PRISTINA (Reuters) - Kosovo called on Sunday for an investigation into the work of former United Nations chief prosecutor Carla del Ponte after the country’s former prime minister was acquitted for a second time on war crimes charges brought by the Swiss lawyer.
Ramush Haradinaj, a Kosovo Albanian former guerrilla commander who served briefly as prime minister, was cleared last week of crimes against humanity in a retrial at the U.N. tribunal for the former Yugoslavia in The Hague.
Judges ruled there was no evidence to support charges against him of crimes against humanity during the 1998-99 war between guerrillas of the Kosovo Liberation Army (KLA) and security forces under late Serbian strongman Slobodan Milosevic.
In a statement, Kosovo’s government accused del Ponte of abuse of power and of damaging the image of the country, which won independence from Serbia in 2008.
“These powers and privileges were exceeded and abused to the extent that completely unfounded charges were filed,” it said, complaining the reputation of those accused and of the state had been “blackened”.
“The government urges the secretary general of the tribunal, the United Nations as well as other international authorities to begin investigating her illegal actions.”
Officials at the Hague tribunal were not immediately available to comment on the statement.
The charges were brought by del Ponte in 2005 against Haradinaj, who was first acquitted in 2008.
Del Ponte is currently part of a U.N. commission tasked with gathering evidence of alleged war crimes in Syria, having worked between 1999 and 2008 at the U.N.’s tribunal for the former Yugoslavia based in The Hague.
Of six Kosovo Albanians charged with war crimes during Kosovo’s 1998-99 guerrilla insurgency to break away from Serbia, only one conviction still stands.

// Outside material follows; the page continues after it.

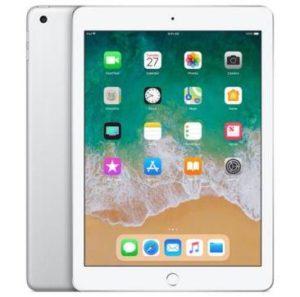 (画像)iPad 9.7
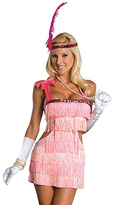 Rubie's Costume Co Pink Flapper Costume - Women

The Haradinaj verdict dealt a fresh blow to U.N. prosecutors after the acquittal on appeal two weeks earlier of Croatian general Ante Gotovina for crimes against Serbs during a 1995 military offensive.
Prosecutors have complained of widespread witness intimidation in Kosovo, where the guerrilla Kosovo Liberation Army enjoys hero-status and clan loyalties run deep.
The other most prominent Kosovo Albanian indictee, Fatmir Limaj, was acquitted at the tribunal in 2005, but faces similar charges brought by the European Union’s police and justice mission in Kosovo.